*Task brief:*
Copy out all of the following material word for word, keeping each line as it appears.
++++ Records for this exercise
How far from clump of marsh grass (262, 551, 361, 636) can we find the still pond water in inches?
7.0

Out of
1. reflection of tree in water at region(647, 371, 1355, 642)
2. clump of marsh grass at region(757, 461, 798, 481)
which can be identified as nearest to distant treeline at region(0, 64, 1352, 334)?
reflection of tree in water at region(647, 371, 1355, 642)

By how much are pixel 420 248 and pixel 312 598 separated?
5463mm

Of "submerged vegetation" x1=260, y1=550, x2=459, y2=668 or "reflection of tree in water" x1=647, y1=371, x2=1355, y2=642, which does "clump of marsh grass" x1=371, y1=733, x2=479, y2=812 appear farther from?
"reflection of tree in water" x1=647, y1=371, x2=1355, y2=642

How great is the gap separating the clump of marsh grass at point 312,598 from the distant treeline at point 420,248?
++++++++
*Result for this exercise:*
How far from clump of marsh grass (262, 551, 361, 636) can we find the still pond water in inches?
7.0

Out of
1. reflection of tree in water at region(647, 371, 1355, 642)
2. clump of marsh grass at region(757, 461, 798, 481)
which can be identified as nearest to distant treeline at region(0, 64, 1352, 334)?
reflection of tree in water at region(647, 371, 1355, 642)

By how much are pixel 420 248 and pixel 312 598 separated?
5463mm

Of "submerged vegetation" x1=260, y1=550, x2=459, y2=668 or "reflection of tree in water" x1=647, y1=371, x2=1355, y2=642, which does "clump of marsh grass" x1=371, y1=733, x2=479, y2=812 appear farther from?
"reflection of tree in water" x1=647, y1=371, x2=1355, y2=642

How great is the gap separating the clump of marsh grass at point 312,598 from the distant treeline at point 420,248?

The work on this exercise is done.